Never had that much problems with floppies back in the day, no more than I do with SD cards or USB sticks.
No, I still maintain floppies are much better.
That is because you are not comparing them to the state of the art. What people should do is to have their files on a networked drive. Compared to a networked file system the floppy drive and its media are slow, unreliable, insecure, and have puny capacity.
(of course, if you don't mind Someone Else reading that file (and I'm not talking about GENERAL ERROR ) you can outsource that part. Flipping the RO tab on a 3,5" diskette will take longer time than copying a 1,4MiB file over most networks built the last 20 years, so speed is not an issue. )
And yes, I'm jumping around with first comparing to punch cards, then networked file systems. Point is, that floppy drives and media are an all-time low in medium reliability, only underbid by the practice of storing files to compact cassettes as was popular on several home computers.

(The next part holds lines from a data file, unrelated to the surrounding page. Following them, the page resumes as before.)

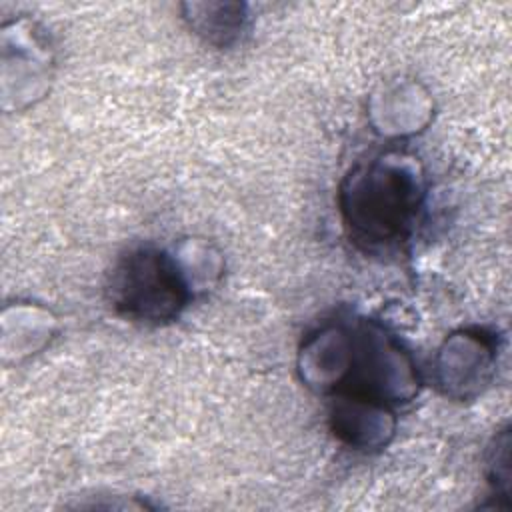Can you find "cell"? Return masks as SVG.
Wrapping results in <instances>:
<instances>
[{
  "label": "cell",
  "mask_w": 512,
  "mask_h": 512,
  "mask_svg": "<svg viewBox=\"0 0 512 512\" xmlns=\"http://www.w3.org/2000/svg\"><path fill=\"white\" fill-rule=\"evenodd\" d=\"M106 294L122 318L144 326L176 320L190 302V286L178 262L156 246L124 252L108 274Z\"/></svg>",
  "instance_id": "7a4b0ae2"
},
{
  "label": "cell",
  "mask_w": 512,
  "mask_h": 512,
  "mask_svg": "<svg viewBox=\"0 0 512 512\" xmlns=\"http://www.w3.org/2000/svg\"><path fill=\"white\" fill-rule=\"evenodd\" d=\"M424 202V176L406 152L360 160L338 192L348 236L366 252H390L406 242Z\"/></svg>",
  "instance_id": "6da1fadb"
},
{
  "label": "cell",
  "mask_w": 512,
  "mask_h": 512,
  "mask_svg": "<svg viewBox=\"0 0 512 512\" xmlns=\"http://www.w3.org/2000/svg\"><path fill=\"white\" fill-rule=\"evenodd\" d=\"M244 6L240 4H218V14L186 16L196 34L204 36L208 42L226 46L228 42L238 38V32L244 28Z\"/></svg>",
  "instance_id": "3957f363"
}]
</instances>
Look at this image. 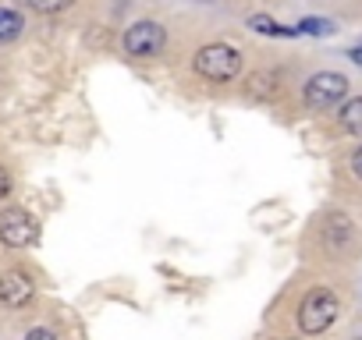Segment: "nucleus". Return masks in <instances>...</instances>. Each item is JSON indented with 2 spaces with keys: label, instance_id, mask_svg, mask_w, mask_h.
Here are the masks:
<instances>
[{
  "label": "nucleus",
  "instance_id": "obj_11",
  "mask_svg": "<svg viewBox=\"0 0 362 340\" xmlns=\"http://www.w3.org/2000/svg\"><path fill=\"white\" fill-rule=\"evenodd\" d=\"M75 0H29V8L40 11V15H57V11H68Z\"/></svg>",
  "mask_w": 362,
  "mask_h": 340
},
{
  "label": "nucleus",
  "instance_id": "obj_12",
  "mask_svg": "<svg viewBox=\"0 0 362 340\" xmlns=\"http://www.w3.org/2000/svg\"><path fill=\"white\" fill-rule=\"evenodd\" d=\"M8 195H11V174L0 166V199H8Z\"/></svg>",
  "mask_w": 362,
  "mask_h": 340
},
{
  "label": "nucleus",
  "instance_id": "obj_6",
  "mask_svg": "<svg viewBox=\"0 0 362 340\" xmlns=\"http://www.w3.org/2000/svg\"><path fill=\"white\" fill-rule=\"evenodd\" d=\"M36 294V284L29 273L22 269H8L4 277H0V301H4L8 308H25Z\"/></svg>",
  "mask_w": 362,
  "mask_h": 340
},
{
  "label": "nucleus",
  "instance_id": "obj_8",
  "mask_svg": "<svg viewBox=\"0 0 362 340\" xmlns=\"http://www.w3.org/2000/svg\"><path fill=\"white\" fill-rule=\"evenodd\" d=\"M337 117H341V128H344L348 135H362V96L348 99Z\"/></svg>",
  "mask_w": 362,
  "mask_h": 340
},
{
  "label": "nucleus",
  "instance_id": "obj_9",
  "mask_svg": "<svg viewBox=\"0 0 362 340\" xmlns=\"http://www.w3.org/2000/svg\"><path fill=\"white\" fill-rule=\"evenodd\" d=\"M22 29H25V22H22V15H18V11L0 8V43L18 40V36H22Z\"/></svg>",
  "mask_w": 362,
  "mask_h": 340
},
{
  "label": "nucleus",
  "instance_id": "obj_10",
  "mask_svg": "<svg viewBox=\"0 0 362 340\" xmlns=\"http://www.w3.org/2000/svg\"><path fill=\"white\" fill-rule=\"evenodd\" d=\"M334 25L327 18H302L298 22V36H330Z\"/></svg>",
  "mask_w": 362,
  "mask_h": 340
},
{
  "label": "nucleus",
  "instance_id": "obj_7",
  "mask_svg": "<svg viewBox=\"0 0 362 340\" xmlns=\"http://www.w3.org/2000/svg\"><path fill=\"white\" fill-rule=\"evenodd\" d=\"M249 29H256V32H263V36H274V40H295V36H298V29L277 25V22L267 18V15H252V18H249Z\"/></svg>",
  "mask_w": 362,
  "mask_h": 340
},
{
  "label": "nucleus",
  "instance_id": "obj_14",
  "mask_svg": "<svg viewBox=\"0 0 362 340\" xmlns=\"http://www.w3.org/2000/svg\"><path fill=\"white\" fill-rule=\"evenodd\" d=\"M351 170H355V178L362 181V145L355 149V156H351Z\"/></svg>",
  "mask_w": 362,
  "mask_h": 340
},
{
  "label": "nucleus",
  "instance_id": "obj_13",
  "mask_svg": "<svg viewBox=\"0 0 362 340\" xmlns=\"http://www.w3.org/2000/svg\"><path fill=\"white\" fill-rule=\"evenodd\" d=\"M25 340H57V336H54L50 329H43V326H40V329H29V336H25Z\"/></svg>",
  "mask_w": 362,
  "mask_h": 340
},
{
  "label": "nucleus",
  "instance_id": "obj_15",
  "mask_svg": "<svg viewBox=\"0 0 362 340\" xmlns=\"http://www.w3.org/2000/svg\"><path fill=\"white\" fill-rule=\"evenodd\" d=\"M351 61H355V64H362V43H358V47L351 50Z\"/></svg>",
  "mask_w": 362,
  "mask_h": 340
},
{
  "label": "nucleus",
  "instance_id": "obj_4",
  "mask_svg": "<svg viewBox=\"0 0 362 340\" xmlns=\"http://www.w3.org/2000/svg\"><path fill=\"white\" fill-rule=\"evenodd\" d=\"M167 43V32L160 22H135L128 32H124V50L132 57H156Z\"/></svg>",
  "mask_w": 362,
  "mask_h": 340
},
{
  "label": "nucleus",
  "instance_id": "obj_1",
  "mask_svg": "<svg viewBox=\"0 0 362 340\" xmlns=\"http://www.w3.org/2000/svg\"><path fill=\"white\" fill-rule=\"evenodd\" d=\"M337 312H341L337 294L327 291V287H316V291H309V294L302 298V305H298V326H302V333L316 336V333H323V329L334 326Z\"/></svg>",
  "mask_w": 362,
  "mask_h": 340
},
{
  "label": "nucleus",
  "instance_id": "obj_3",
  "mask_svg": "<svg viewBox=\"0 0 362 340\" xmlns=\"http://www.w3.org/2000/svg\"><path fill=\"white\" fill-rule=\"evenodd\" d=\"M305 107L309 110H330L337 107L344 96H348V78L337 75V71H320L305 82Z\"/></svg>",
  "mask_w": 362,
  "mask_h": 340
},
{
  "label": "nucleus",
  "instance_id": "obj_5",
  "mask_svg": "<svg viewBox=\"0 0 362 340\" xmlns=\"http://www.w3.org/2000/svg\"><path fill=\"white\" fill-rule=\"evenodd\" d=\"M0 241L11 245V248H25L29 241H36V220L18 206L4 210L0 213Z\"/></svg>",
  "mask_w": 362,
  "mask_h": 340
},
{
  "label": "nucleus",
  "instance_id": "obj_2",
  "mask_svg": "<svg viewBox=\"0 0 362 340\" xmlns=\"http://www.w3.org/2000/svg\"><path fill=\"white\" fill-rule=\"evenodd\" d=\"M192 68L203 78H210V82H231L242 71V54L235 47H228V43H210V47H203L196 54Z\"/></svg>",
  "mask_w": 362,
  "mask_h": 340
}]
</instances>
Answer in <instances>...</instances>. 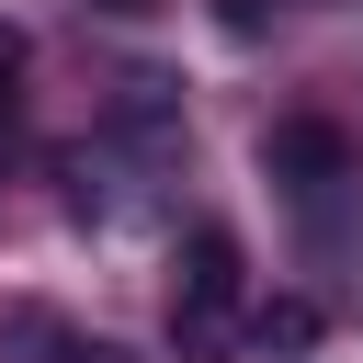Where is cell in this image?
I'll use <instances>...</instances> for the list:
<instances>
[{
  "instance_id": "6da1fadb",
  "label": "cell",
  "mask_w": 363,
  "mask_h": 363,
  "mask_svg": "<svg viewBox=\"0 0 363 363\" xmlns=\"http://www.w3.org/2000/svg\"><path fill=\"white\" fill-rule=\"evenodd\" d=\"M238 295H250L238 238H227V227H193L182 261H170V340H182V363H216V352L238 340Z\"/></svg>"
},
{
  "instance_id": "7a4b0ae2",
  "label": "cell",
  "mask_w": 363,
  "mask_h": 363,
  "mask_svg": "<svg viewBox=\"0 0 363 363\" xmlns=\"http://www.w3.org/2000/svg\"><path fill=\"white\" fill-rule=\"evenodd\" d=\"M261 170H272L306 216H329V204H352V193H363V147H352L329 113H284V125L261 136Z\"/></svg>"
},
{
  "instance_id": "3957f363",
  "label": "cell",
  "mask_w": 363,
  "mask_h": 363,
  "mask_svg": "<svg viewBox=\"0 0 363 363\" xmlns=\"http://www.w3.org/2000/svg\"><path fill=\"white\" fill-rule=\"evenodd\" d=\"M57 352H68L57 306H0V363H57Z\"/></svg>"
},
{
  "instance_id": "277c9868",
  "label": "cell",
  "mask_w": 363,
  "mask_h": 363,
  "mask_svg": "<svg viewBox=\"0 0 363 363\" xmlns=\"http://www.w3.org/2000/svg\"><path fill=\"white\" fill-rule=\"evenodd\" d=\"M238 329H250V352H306V340H318V306H306V295H272V306H250Z\"/></svg>"
},
{
  "instance_id": "5b68a950",
  "label": "cell",
  "mask_w": 363,
  "mask_h": 363,
  "mask_svg": "<svg viewBox=\"0 0 363 363\" xmlns=\"http://www.w3.org/2000/svg\"><path fill=\"white\" fill-rule=\"evenodd\" d=\"M57 363H125V352H102V340H91V352H79V340H68V352H57Z\"/></svg>"
},
{
  "instance_id": "8992f818",
  "label": "cell",
  "mask_w": 363,
  "mask_h": 363,
  "mask_svg": "<svg viewBox=\"0 0 363 363\" xmlns=\"http://www.w3.org/2000/svg\"><path fill=\"white\" fill-rule=\"evenodd\" d=\"M102 11H147V0H102Z\"/></svg>"
}]
</instances>
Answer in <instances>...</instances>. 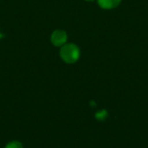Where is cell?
I'll list each match as a JSON object with an SVG mask.
<instances>
[{
	"instance_id": "obj_1",
	"label": "cell",
	"mask_w": 148,
	"mask_h": 148,
	"mask_svg": "<svg viewBox=\"0 0 148 148\" xmlns=\"http://www.w3.org/2000/svg\"><path fill=\"white\" fill-rule=\"evenodd\" d=\"M81 51L75 43H65L60 49V57L67 64H73L80 58Z\"/></svg>"
},
{
	"instance_id": "obj_2",
	"label": "cell",
	"mask_w": 148,
	"mask_h": 148,
	"mask_svg": "<svg viewBox=\"0 0 148 148\" xmlns=\"http://www.w3.org/2000/svg\"><path fill=\"white\" fill-rule=\"evenodd\" d=\"M68 41V35L62 29H56L50 36V42L56 47H62Z\"/></svg>"
},
{
	"instance_id": "obj_7",
	"label": "cell",
	"mask_w": 148,
	"mask_h": 148,
	"mask_svg": "<svg viewBox=\"0 0 148 148\" xmlns=\"http://www.w3.org/2000/svg\"><path fill=\"white\" fill-rule=\"evenodd\" d=\"M86 2H95V1H96V0H85Z\"/></svg>"
},
{
	"instance_id": "obj_4",
	"label": "cell",
	"mask_w": 148,
	"mask_h": 148,
	"mask_svg": "<svg viewBox=\"0 0 148 148\" xmlns=\"http://www.w3.org/2000/svg\"><path fill=\"white\" fill-rule=\"evenodd\" d=\"M107 117H108V112L106 110H101L95 114V118L101 121H103Z\"/></svg>"
},
{
	"instance_id": "obj_5",
	"label": "cell",
	"mask_w": 148,
	"mask_h": 148,
	"mask_svg": "<svg viewBox=\"0 0 148 148\" xmlns=\"http://www.w3.org/2000/svg\"><path fill=\"white\" fill-rule=\"evenodd\" d=\"M4 148H23V145L21 144V142L17 141V140H13V141H10L9 142Z\"/></svg>"
},
{
	"instance_id": "obj_3",
	"label": "cell",
	"mask_w": 148,
	"mask_h": 148,
	"mask_svg": "<svg viewBox=\"0 0 148 148\" xmlns=\"http://www.w3.org/2000/svg\"><path fill=\"white\" fill-rule=\"evenodd\" d=\"M98 5L103 10H112L118 7L122 0H96Z\"/></svg>"
},
{
	"instance_id": "obj_6",
	"label": "cell",
	"mask_w": 148,
	"mask_h": 148,
	"mask_svg": "<svg viewBox=\"0 0 148 148\" xmlns=\"http://www.w3.org/2000/svg\"><path fill=\"white\" fill-rule=\"evenodd\" d=\"M90 104H91L92 106H95V101H91Z\"/></svg>"
}]
</instances>
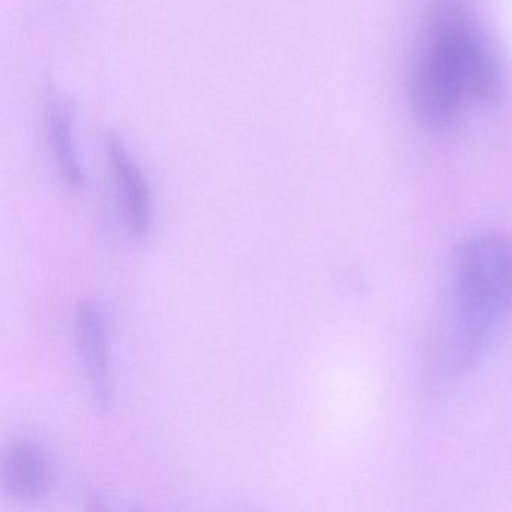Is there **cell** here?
I'll use <instances>...</instances> for the list:
<instances>
[{"label": "cell", "instance_id": "cell-1", "mask_svg": "<svg viewBox=\"0 0 512 512\" xmlns=\"http://www.w3.org/2000/svg\"><path fill=\"white\" fill-rule=\"evenodd\" d=\"M442 353L446 370L481 364L512 325V238L482 230L452 253Z\"/></svg>", "mask_w": 512, "mask_h": 512}, {"label": "cell", "instance_id": "cell-5", "mask_svg": "<svg viewBox=\"0 0 512 512\" xmlns=\"http://www.w3.org/2000/svg\"><path fill=\"white\" fill-rule=\"evenodd\" d=\"M53 481V463L41 443L31 439L14 440L2 458L5 490L19 500H38Z\"/></svg>", "mask_w": 512, "mask_h": 512}, {"label": "cell", "instance_id": "cell-2", "mask_svg": "<svg viewBox=\"0 0 512 512\" xmlns=\"http://www.w3.org/2000/svg\"><path fill=\"white\" fill-rule=\"evenodd\" d=\"M500 88L499 62L484 37L457 7H443L413 80V100L422 121L433 128L448 127L464 97L490 100Z\"/></svg>", "mask_w": 512, "mask_h": 512}, {"label": "cell", "instance_id": "cell-3", "mask_svg": "<svg viewBox=\"0 0 512 512\" xmlns=\"http://www.w3.org/2000/svg\"><path fill=\"white\" fill-rule=\"evenodd\" d=\"M77 343L88 376L92 398L98 409H110L113 403L112 356L109 326L103 307L92 299H83L76 313Z\"/></svg>", "mask_w": 512, "mask_h": 512}, {"label": "cell", "instance_id": "cell-4", "mask_svg": "<svg viewBox=\"0 0 512 512\" xmlns=\"http://www.w3.org/2000/svg\"><path fill=\"white\" fill-rule=\"evenodd\" d=\"M106 152L124 206L128 229L137 238H143L148 235L152 224V200L148 179L136 158L119 137H107Z\"/></svg>", "mask_w": 512, "mask_h": 512}, {"label": "cell", "instance_id": "cell-6", "mask_svg": "<svg viewBox=\"0 0 512 512\" xmlns=\"http://www.w3.org/2000/svg\"><path fill=\"white\" fill-rule=\"evenodd\" d=\"M43 113L47 143L62 179L68 187H82L85 176H83L79 152L74 142L71 107L53 86L47 88Z\"/></svg>", "mask_w": 512, "mask_h": 512}]
</instances>
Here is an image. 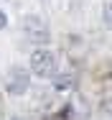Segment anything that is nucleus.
<instances>
[{
    "instance_id": "nucleus-3",
    "label": "nucleus",
    "mask_w": 112,
    "mask_h": 120,
    "mask_svg": "<svg viewBox=\"0 0 112 120\" xmlns=\"http://www.w3.org/2000/svg\"><path fill=\"white\" fill-rule=\"evenodd\" d=\"M28 90V74L25 69H13V77L8 79V92L10 95H23Z\"/></svg>"
},
{
    "instance_id": "nucleus-2",
    "label": "nucleus",
    "mask_w": 112,
    "mask_h": 120,
    "mask_svg": "<svg viewBox=\"0 0 112 120\" xmlns=\"http://www.w3.org/2000/svg\"><path fill=\"white\" fill-rule=\"evenodd\" d=\"M25 36L31 41H38V44H46L48 41V31H46V26L38 18H25Z\"/></svg>"
},
{
    "instance_id": "nucleus-4",
    "label": "nucleus",
    "mask_w": 112,
    "mask_h": 120,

No, I still maintain floppies are much better.
That is because you are not comparing them to the state of the art. What people should do is to have their files on a networked drive. Compared to a networked file system the floppy drive and its media are slow, unreliable, insecure, and have puny capacity.
(of course, if you don't mind Someone Else reading that file (and I'm not talking about GENERAL ERROR ) you can outsource that part. Flipping the RO tab on a 3,5" diskette will take longer time than copying a 1,4MiB file over most networks built the last 20 years, so speed is not an issue. )
And yes, I'm jumping around with first comparing to punch cards, then networked file systems. Point is, that floppy drives and media are an all-time low in medium reliability, only underbid by the practice of storing files to compact cassettes as was popular on several home computers.
Well we don't all have our own servers, FTP site or whatever so when we want to transfer a small file it's either a 3rd party site or email which is not as secure as handing over physical media. With Microsoft trying to kill off CD's & DVDs if I want to transfer more than a few tens of megabytes e.g provide a manual with a bit of TE, it means buying several Gb of USB stick. And unless they are "branded" they are no more reliable than a quality CDR.
Maybe I'm just a luddite, but I don't like the idea of relying on my data (and if MS have their way software) being on someone elses hardware.